Thought-Pourri: Location, Location Edition

A week from today I’ll be flying out to Chicago, ahead of speaking at the Catholic Art Guild on Saturday, May 5th. I’m currently culling through my research to try to make sure I keep this presentation both on point and under the 1-hour mark, so that I don’t overwhelm the audience with too much information (or too many images.) Details are available here, and hope to see many of my readers from the Chicagoland area, there!

Now, on to some art news.

New To The National Gallery (UK)

Two beautiful new works have now joined the permanent collection of the National Gallery in London. The older of the two is the over-titled “Still Life with Lemons, Lilies, Carnations, Roses and a Lemon Blossom in a Wicker Basket, together with a Goldfinch perched on a Porcelain Bowl of Water, on top of a Silver Tray, all arranged upon a Stone Ledge” (c. 1643-1649) by Juan de Zurbarán (1620-1649). This Zurbarán is the son of the more famous Francisco de Zurbarán, (1598-1664) whose “Jacob and His Twelve Sons” I recently reviewed for the Federalist, and his is a classic example of the “bodegón”, a type of stark but highly realistic still life painting that is typical of Spanish Baroque art.

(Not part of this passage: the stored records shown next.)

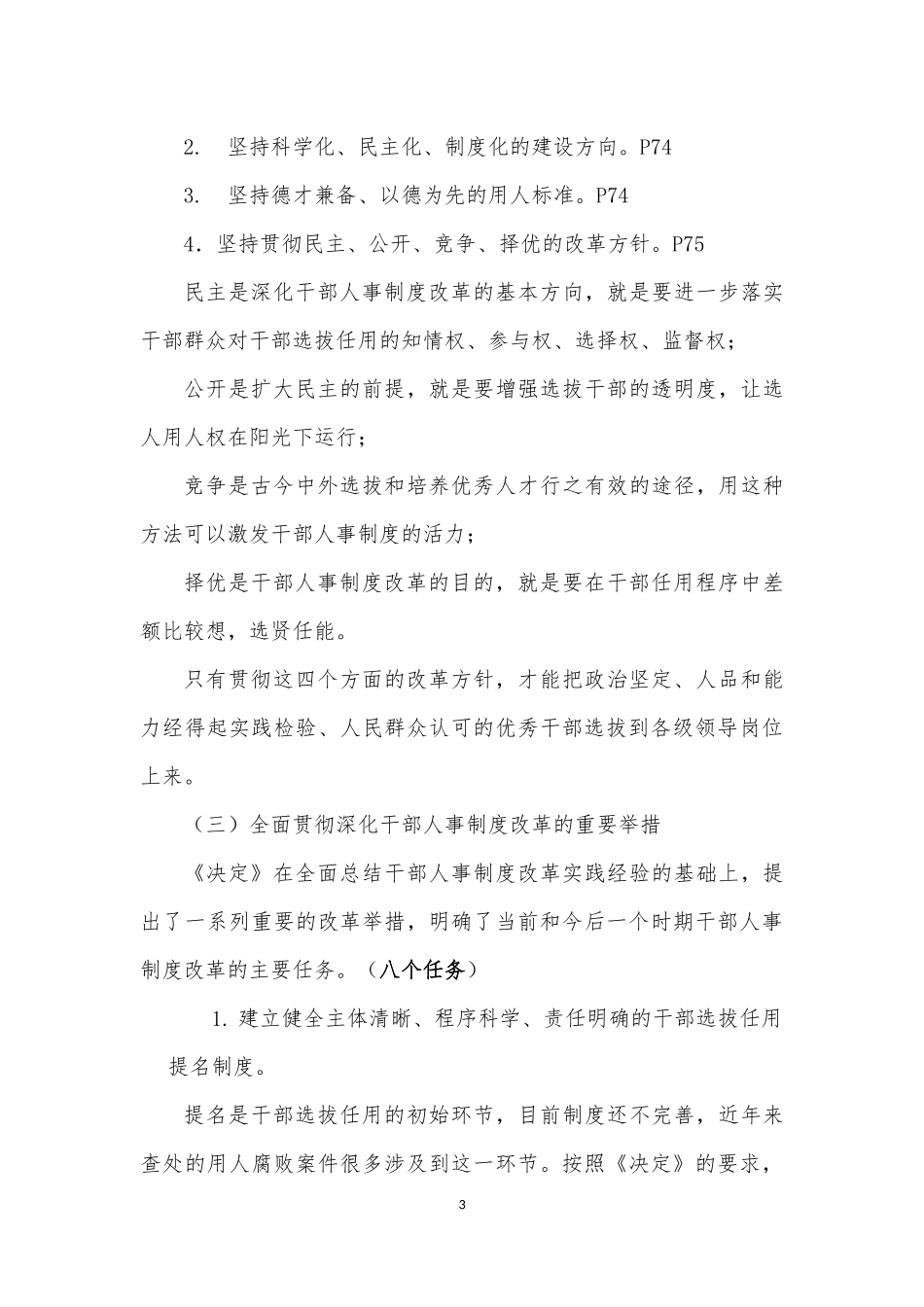 2. 坚持科学化、民主化、制度化的建设方向。P74

3. 坚持德才兼备、以德为先的用人标准。P74

4．坚持贯彻民主、公开、竞争、择优的改革方针。P75

民主是深化干部人事制度改革的基本方向，就是要进一步落实干部群众对干部选拔任用的知情权、参与权、选择权、监督权；

公开是扩大民主的前提，就是要增强选拔干部的透明度，让选人用人权在阳光下运行；

竞争是古今中外选拔和培养优秀人才行之有效的途径，用这种方法可以激发干部人事制度的活力；

择优是干部人事制度改革的目的，就是要在干部任用程序中差额比较想，选贤任能。

只有贯彻这四个方面的改革方针，才能把政治坚定、人品和能力经得起实践检验、人民群众认可的优秀干部选拔到各级领导岗位上来。

（三）全面贯彻深化干部人事制度改革的重要举措

《决定》在全面总结干部人事制度改革实践经验的基础上，提出了一系列重要的改革举措，明确了当前和今后一个时期干部人事制度改革的主要任务。（八个任务）

1. 建立健全主体清晰、程序科学、责任明确的干部选拔任用提名制度。

提名是干部选拔任用的初始环节，目前制度还不完善，近年来查处的用人腐败案件很多涉及到这一环节。按照《决定》的要求，

3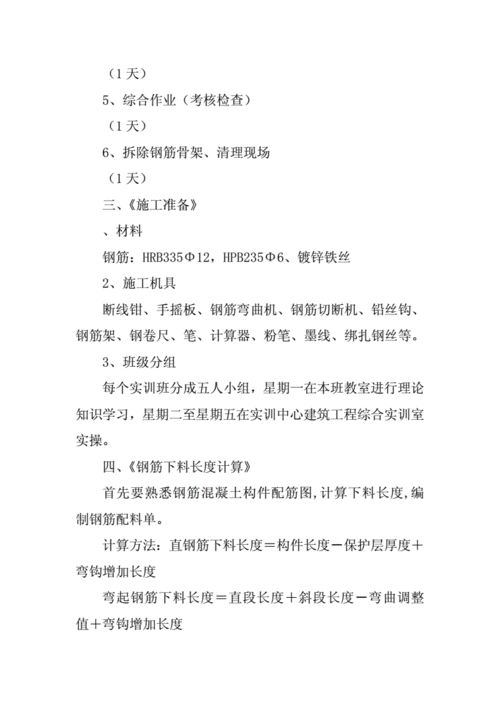 （1天）

5、综合作业（考核检查）

（1天）

6、拆除钢筋骨架、清理现场

（1天）

三、《施工准备》

、材料

钢筋：HRB335Φ12，HPB235Φ6、镀锌铁丝

2、施工机具

断线钳、手摇板、钢筋弯曲机、钢筋切断机、铅丝钩、钢筋架、钢卷尺、笔、计算器、粉笔、墨线、绑扎钢丝等。

3、班级分组

每个实训班分成五人小组，星期一在本班教室进行理论知识学习，星期二至星期五在实训中心建筑工程综合实训室实操。

四、《钢筋下料长度计算》

首先要熟悉钢筋混凝土构件配筋图,计算下料长度,编制钢筋配料单。

计算方法：直钢筋下料长度＝构件长度－保护层厚度＋弯钩增加长度

弯起钢筋下料长度＝直段长度＋斜段长度－弯曲调整值＋弯钩增加长度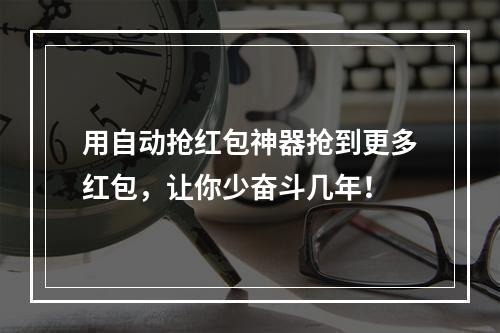 用自动抢红包神器抢到更多红包，让你少奋斗几年！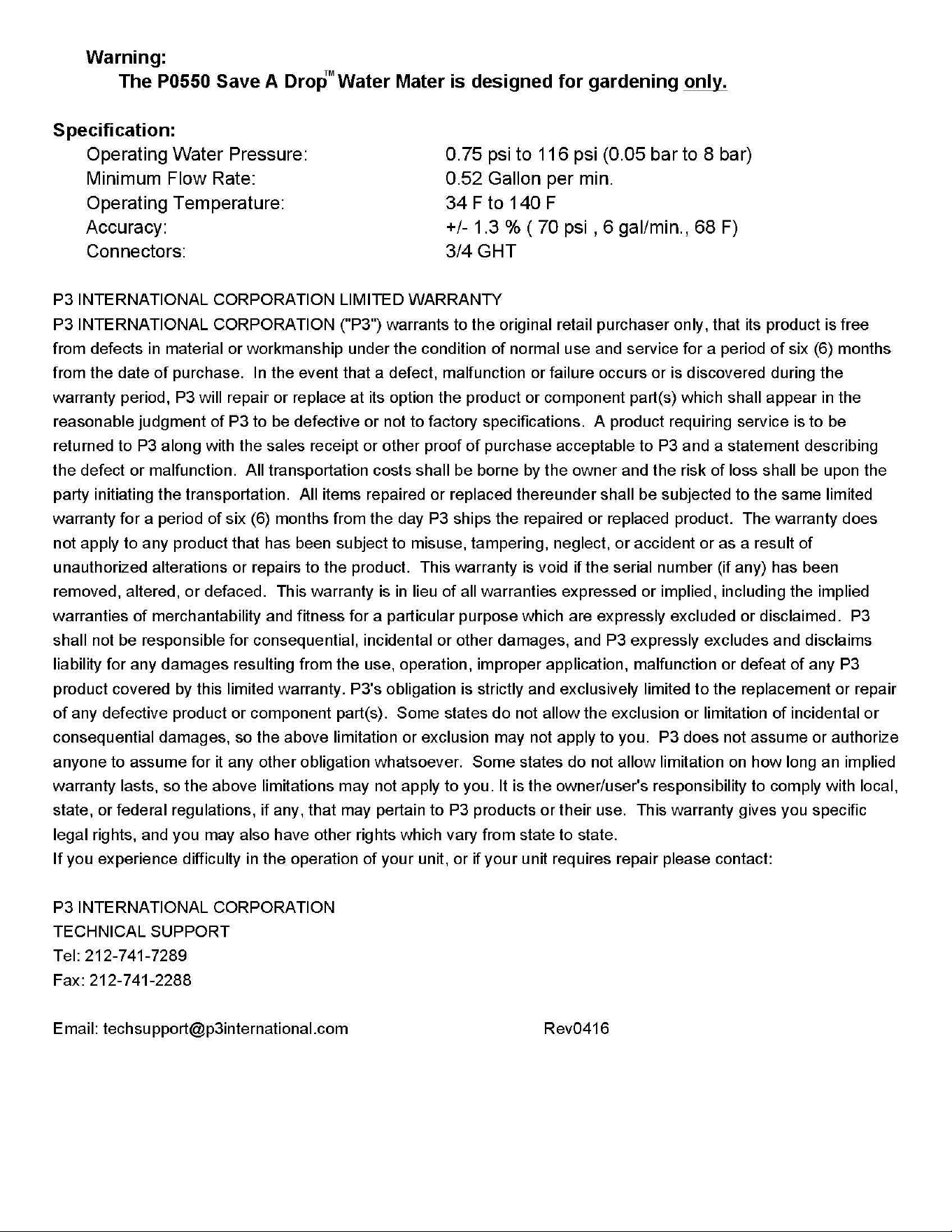 Warning:
The P0550 Save A Drop™ Water Mater is designed for gardening only.

Specification:
Operating Water Pressure: 0.75 psi to 116 psi (0.05 bar to 8 bar)
Minimum Flow Rate: 0.52 Gallon per min.
Operating Temperature: 34 F to 140 F
Accuracy: +/- 1.3 % ( 70 psi , 6 gal/min., 68 F)
Connectors: 3/4 GHT

P3 INTERNATIONAL CORPORATION LIMITED WARRANTY
P3 INTERNATIONAL CORPORATION ("P3") warrants to the original retail purchaser only, that its product is free from defects in material or workmanship under the condition of normal use and service for a period of six (6) months from the date of purchase. In the event that a defect, malfunction or failure occurs or is discovered during the warranty period, P3 will repair or replace at its option the product or component part(s) which shall appear in the reasonable judgment of P3 to be defective or not to factory specifications. A product requiring service is to be returned to P3 along with the sales receipt or other proof of purchase acceptable to P3 and a statement describing the defect or malfunction. All transportation costs shall be borne by the owner and the risk of loss shall be upon the party initiating the transportation. All items repaired or replaced thereunder shall be subjected to the same limited warranty for a period of six (6) months from the day P3 ships the repaired or replaced product. The warranty does not apply to any product that has been subject to misuse, tampering, neglect, or accident or as a result of unauthorized alterations or repairs to the product. This warranty is void if the serial number (if any) has been removed, altered, or defaced. This warranty is in lieu of all warranties expressed or implied, including the implied warranties of merchantability and fitness for a particular purpose which are expressly excluded or disclaimed. P3 shall not be responsible for consequential, incidental or other damages, and P3 expressly excludes and disclaims liability for any damages resulting from the use, operation, improper application, malfunction or defeat of any P3 product covered by this limited warranty. P3's obligation is strictly and exclusively limited to the replacement or repair of any defective product or component part(s). Some states do not allow the exclusion or limitation of incidental or consequential damages, so the above limitation or exclusion may not apply to you. P3 does not assume or authorize anyone to assume for it any other obligation whatsoever. Some states do not allow limitation on how long an implied warranty lasts, so the above limitations may not apply to you. It is the owner/user's responsibility to comply with local, state, or federal regulations, if any, that may pertain to P3 products or their use. This warranty gives you specific legal rights, and you may also have other rights which vary from state to state.
If you experience difficulty in the operation of your unit, or if your unit requires repair please contact:

P3 INTERNATIONAL CORPORATION
TECHNICAL SUPPORT
Tel: 212-741-7289
Fax: 212-741-2288

Email: techsupport@p3international.com Rev0416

The second new acquisition is the more simply titled “Wineglasses” (c. 1875) by the great John Singer Sargent (1856-1925), which depicts a gazebo in a summery garden setting, probably in France, with dappled sunlight splashing over the surfaces. Makes you want to step right into the picture and have a drink, doesn’t it?

Sargent

Quite a Haul In Quincy

A different sort of acquisition scheme is described in this fascinating article from the Boston Globe about James Pantages, an employee and resident of the city of Quincy, Massachusetts, who spent the last 30 years buying art at modest prices, and then cramming his acquisitions into every possible space in his home. Among the paintings in his collection of over 1,200 works of art are pieces by George Inness (1825-1894), one of this country’s most important landscape painters; the polymath Rockwell Kent (1882-1971), whose murals decorate the U.S. Post Office Headquarters and the Longworth Building of the U.S. House of Representatives here in D.C.; and the great American Impressionist painter Colin Campbell Cooper (1856-1937). While not everything Mr. Pantages bought is significant, at this point the auctioneers who have been called in to assess and value the collection have only analyzed about 10% of the collection, so more treasures may await discovery. There is a touch of sadness to this article, I find, and I hope that Mr. Pantages will be able to find some comfort and peace in letting go of these items.

Fixed Up In Florence

Mannerism, the somewhat exaggerated art style that succeeded the High Renaissance in Italy, has been getting a lot more attention recently from academics and the art media, and two of the best representatives of it are Jacopo de Pontormo (1494-1557) and his pupil, Agnolo Bronzino (1503-1572). A showcase for significant work by the pair recently re-opened to the public after a lengthy preservation and restoration project founded by American philathropists. The Capponi Chapel in the church of Santa Felicita in Florence houses the newly-restored “The Deposition from the Cross” (1528), which is generally considered to be Pontormo’s masterpiece; it is a twisting, turning composition of elongated, ethereal figures dressed in bright colors that look like they came from a Pucci scarf. Accompanying it in the chapel are frescoes of the Four Evangelists by Pontormo and Bronzino, now returned to their former glory. This is all thanks to major support from the Friends of Florence, a U.S.-based philanthropic foundation that is “dedicated to preserving and enhancing the cultural and historical integrity of the arts in the city and surrounding area of Florence, Italy.” Well done, and thank you.